- Conference: North Central Conference
- Record: 5–5 (1–2 NCC)
- Head coach: Chet A. Wynne (1st season);
- Home stadium: Creighton Field

= 1923 Creighton Blue and White football team =

American college football season

The 1923 Creighton Blue and White football team was an American football team that represented Creighton University in the North Central Conference (NCC) during the 1923 college football season. In its first season under head coach Chet A. Wynne, the team compiled a 5–5 record (1–2 against conference opponents). The team played its home games in Omaha, Nebraska.
● ● ● ● ● ● ●
## Activity list
- 1) According to the passage on the 1923 Creighton football team, who was the team's head coach?
- 2) Summarize the passage on the 1923 Creighton football team in two sentences.
- 3) Duplicate the passage on the 1923 Creighton football team word for word, starting at "The 1923 Creighton" and ending at "in Omaha, Nebraska.".

(Brief descriptive text snippets)
● ● ● ● ● ● ●
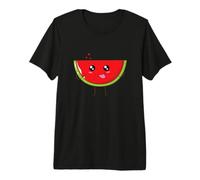 Pastèque Heureuse T-Shirt Haut de Gamme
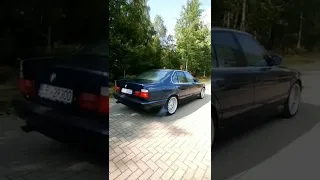 Bmw E34 Burnout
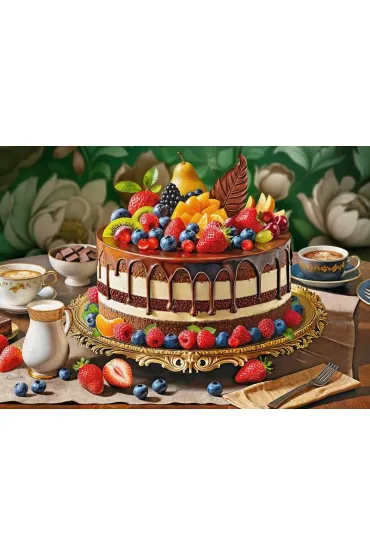 Puzzle 1000 el. Sweet Pleasure CherryPazzi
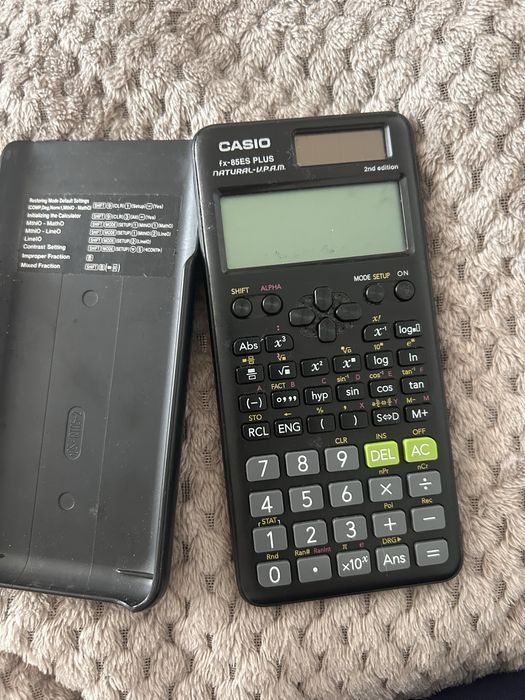 Kalkulator naukowy casio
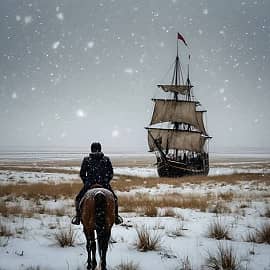 Встреча в степи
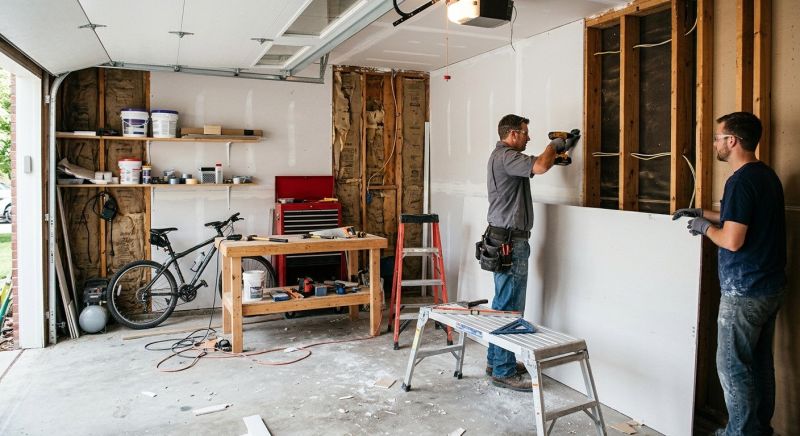 Drywall Replacement in Wilmington, NC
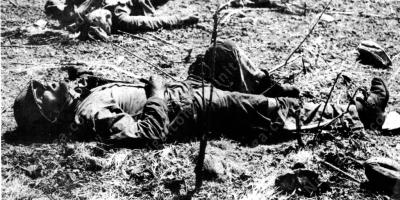 戦死した映画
● ● ● ● ● ● ●
## List of solutions
- 1) Chet A. Wynne, in his first season.

- 2) The 1923 Creighton Blue and White football team represented Creighton University in the North Central Conference during the 1923 college football season and played its home games in Omaha, Nebraska. In its first season under head coach Chet A. Wynne, the team went 5–5 overall and 1–2 against conference opponents.

- 3)
The 1923 Creighton Blue and White football team was an American football team that represented Creighton University in the North Central Conference (NCC) during the 1923 college football season. In its first season under head coach Chet A. Wynne, the team compiled a 5–5 record (1–2 against conference opponents). The team played its home games in Omaha, Nebraska.